Mustang
À l'approche de l'été, ce sont les vieux souvenirs de jeunesse qui nous prennent parfois à l'improviste : les amours de vacances, les premiers baisers à la plage, les jeux de séduction et bien d'autres. Avec son premier long métrage Mustang (2015), Gamze Ergüven a réussi à nous faire revivre l'ardeur et l'enthousiasme de ce bel âge.
Il y a de ces films qui vous plongent dans votre passé, et pour ceux qui ont une double nationalité comme moi, vous ramènent dans le pays d'origine de leurs ancêtres. Mustang a eu le mérite de me transporter durant quelques heures dans la Turquie d'autrefois, où la jeunesse pouvait encore espérer un monde meilleur. Mais les événements tragiques de l'histoire, des juntes militaires aux mouvements de protestation de la place Taksim en 2013, ont réduit presque à néant toute espérance pour une société meilleure. Si le film de Gamze Ergüven n'est pas considéré comme engagé ou politique, il reste toutefois une sorte de porte-voix des jeunes et un manifeste de la jouissance de vivre.
C'est l'histoire de cinq soeurs (Nur, Selma, Ece, Sonay et la dernière Lale) vivant dans un village au nord de la Turquie, qui, à la sortie de l'école, vont rejoindre quelques camarades de classe pour jouer à la plage. Dès le début, la réalisatrice pose sa caméra sur ces jeunes filles dans une scène où la frivolité mêlée aux plaisirs de la camaraderie marqueront, à mon sens, l'esprit des spectateurs. Mais ce moment doux et idyllique est écourté lorsque le patriarche de la famille, l'oncle Erol, véritable figure d'autorité, apprend le scandale que ses nièces ont suscité dans le voisinage en « touchant la nuque des garçons » lors de jeux aquatiques. C'est le début de la séquestration et de l'emprisonnement dans la maison familiale tenue par la grand-mère, autre figure d'autorité reproduisant au féminin le patriarcat de cette société turque. Et comme si ce n'était pas assez, les cinq filles seront plus tard promises à de futurs mariages arrangés.
Ce qui m'a surtout plu dans Mustang, c'est le choix de la réalisatrice de ne pas tomber dans une position manichéenne qui opposerait religieux et progressistes. Avec Gamze Ergüven, nous sommes loin de la caricature. Au contraire, le message du film est clair et très innovant : la question du corps et de la sexualité dans une société turque aux traditions bien présentes.
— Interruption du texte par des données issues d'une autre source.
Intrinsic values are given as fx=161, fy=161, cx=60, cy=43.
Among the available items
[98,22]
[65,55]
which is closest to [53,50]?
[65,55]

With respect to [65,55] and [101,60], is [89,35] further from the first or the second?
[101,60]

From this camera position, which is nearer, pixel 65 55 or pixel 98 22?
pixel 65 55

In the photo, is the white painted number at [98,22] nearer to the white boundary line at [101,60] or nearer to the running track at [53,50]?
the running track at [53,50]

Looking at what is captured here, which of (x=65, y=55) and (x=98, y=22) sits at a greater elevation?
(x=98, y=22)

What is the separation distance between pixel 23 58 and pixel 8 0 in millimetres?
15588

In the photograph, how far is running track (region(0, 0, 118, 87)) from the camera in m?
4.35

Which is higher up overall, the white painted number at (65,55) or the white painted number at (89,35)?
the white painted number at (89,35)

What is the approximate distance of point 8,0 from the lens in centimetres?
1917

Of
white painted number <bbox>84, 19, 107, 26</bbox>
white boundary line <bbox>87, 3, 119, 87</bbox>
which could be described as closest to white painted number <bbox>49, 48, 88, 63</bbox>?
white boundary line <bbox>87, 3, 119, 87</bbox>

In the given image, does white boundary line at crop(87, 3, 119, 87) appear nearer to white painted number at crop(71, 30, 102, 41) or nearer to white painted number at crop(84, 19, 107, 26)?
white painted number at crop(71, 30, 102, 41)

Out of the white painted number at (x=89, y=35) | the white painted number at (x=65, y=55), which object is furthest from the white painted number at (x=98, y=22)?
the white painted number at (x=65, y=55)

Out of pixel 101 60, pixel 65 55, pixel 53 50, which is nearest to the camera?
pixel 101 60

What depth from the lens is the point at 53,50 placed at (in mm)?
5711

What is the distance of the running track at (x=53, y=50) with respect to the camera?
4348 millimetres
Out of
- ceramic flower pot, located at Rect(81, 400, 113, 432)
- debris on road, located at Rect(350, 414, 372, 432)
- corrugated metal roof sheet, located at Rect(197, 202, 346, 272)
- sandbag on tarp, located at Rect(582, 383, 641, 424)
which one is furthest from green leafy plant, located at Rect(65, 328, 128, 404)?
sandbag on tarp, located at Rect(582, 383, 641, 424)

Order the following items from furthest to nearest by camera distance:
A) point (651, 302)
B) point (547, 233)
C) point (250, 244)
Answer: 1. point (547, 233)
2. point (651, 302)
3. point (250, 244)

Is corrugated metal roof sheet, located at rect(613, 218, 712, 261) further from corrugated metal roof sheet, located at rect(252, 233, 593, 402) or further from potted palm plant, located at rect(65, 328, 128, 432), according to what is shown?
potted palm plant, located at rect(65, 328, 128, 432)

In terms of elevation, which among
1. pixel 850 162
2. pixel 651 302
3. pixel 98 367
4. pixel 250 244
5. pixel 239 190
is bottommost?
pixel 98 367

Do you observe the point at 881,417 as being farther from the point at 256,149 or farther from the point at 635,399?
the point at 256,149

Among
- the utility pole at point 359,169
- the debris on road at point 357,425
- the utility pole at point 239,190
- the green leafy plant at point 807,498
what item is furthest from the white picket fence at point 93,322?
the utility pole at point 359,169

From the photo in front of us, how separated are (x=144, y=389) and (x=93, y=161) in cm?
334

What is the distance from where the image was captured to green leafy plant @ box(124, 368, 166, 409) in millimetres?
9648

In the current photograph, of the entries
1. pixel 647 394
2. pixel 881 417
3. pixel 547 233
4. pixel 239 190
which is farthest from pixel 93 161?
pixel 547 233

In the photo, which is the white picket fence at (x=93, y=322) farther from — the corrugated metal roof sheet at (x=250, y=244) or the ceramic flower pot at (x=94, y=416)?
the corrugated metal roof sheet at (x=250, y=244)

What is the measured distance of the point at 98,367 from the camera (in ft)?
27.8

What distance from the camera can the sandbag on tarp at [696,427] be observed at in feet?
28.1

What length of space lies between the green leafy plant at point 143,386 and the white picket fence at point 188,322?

La sensualité débordante de ces jeunes filles en dérange plus d'un dans ce petit village. Les mentalités ne semblent pas encore prêtes à accepter cette modernité des moeurs. Et ce sont les cinq soeurs qui payeront cher les conséquences de cette incompréhension générale. Comme on l'a dit plus haut, elles seront enfermées, comme des oiseaux en cage, pour être finalement une à une données au plus offrant. Si cette société cherche à masquer le corps féminin, elle fait apparaître une perversité enfouie chez l'homme, dépossédant ces filles de leur chair et de leur âme. D'objets de fantasme, elles deviennent objet tout court. Cette question de sexisme et de mal-être des jeunes est également traitée dans un autre teen-movie : Virgin Suicide (1999) de Sofia Coppola, dont Gamze Ergüven s’est peut-être inspirée.
Film 100 % féministe ? Forcément, puisqu'il dépeint cette société patriarcale à travers l’oeil de la réalisatrice. Mais si nous devions en retenir une chose, ce serait plutôt le ton libertaire assumé par la réalisatrice, qui arrive, au-delà de ce machisme, à imposer la présence féminine. Gamze Ergüven montre sans aucune retenue ce qu'il y a de plus beau chez ces jeunes filles : leur insouciante liberté. Et tant pis pour ceux à qui cela déplait.